Dining enclave CHIJMES has all but fallen off our radar in the past few years, despite being home to stalwarts such as Whitegrass and Lei Garden. Before you write off the former convent as another white elephant on the wane, you may want to consider the clutch of accessible Spanish and Mexican eateries now tucked into its cloisters.
Among them is newly opened Spanish grill restaurant Lumbre, conceived by the same group behind popular meat-driven concepts such as Kulto and Kilo.
The 50-seater eatery is split into an antechamber and a more intimate dining room with glass walls that’s better suited for a tête-à-tête — let the conversation percolate over a boozy brunch here. Taking its cue from Kilo, the food in Lumbre is seared over open fire and Josper charcoal grills, though prime, hulking bovine cuts do not occupy centre stage here.
Instead, the restaurant — whose name means ‘fire’ in Spanish — lights up the room with its sharing plates glistening with big, bold flavours. Unfussy finger food such as the grilled iberico chorizo with Mexican cheese and grilled dry aged beef sliders, while not particularly revelatory, were familiar and comforting flavours with an apposite amount of salt and fat to coat the palate.

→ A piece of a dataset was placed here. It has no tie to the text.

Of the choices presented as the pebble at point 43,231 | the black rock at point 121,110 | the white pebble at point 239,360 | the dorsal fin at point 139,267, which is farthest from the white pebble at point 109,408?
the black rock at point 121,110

But the team really flexes their creative bent with the velvety homemade foie terrine with cheese, apple purée and pistachio that — when folded into foie gras — breathes a lightness into a typically unctuous dish and gives it a wonderful luscious texture. Slathered on toasted bread, it’s a sparkling accompaniment to a minerally white wine.
Another standout was the charcoal octopus & iberico pork belly with chorizo foam — subtly smoky, baby-soft octopus and crackly pork belly cradled in a glossy blanket of umami in puree form. Here, octopus is slow-cooked in sea water before being charcoal grilled in olive oil. When we think of fun communal dining experiences, it’s the artfully rendered juxtapositions of flavours and textures such as these that we typically turn to.
You can’t fault a restaurant for attempting to be irreverent and unpredictable, but Lumbre triggers a slight cognitive dissonance with the seafood wet fideua arroz caldoso — featuring calamari and smoked eel served with seafood noodles steeped in a tomato-based seafood stock. While the rice noodles were a dead-ringer for prawn mee — and probably would have been more enjoyable on their own — its flavours were discordant with that of the sweet, sticky eel.
Other mains including the duck breast with confit endives and apple purée were slightly underwhelming and felt more like afterthoughts. While the first part of the meal unfolded with a flourish, it felt like the experience had petered out towards the end.
So, come for the robust, well-rounded sharing plates and skip the meaty mains.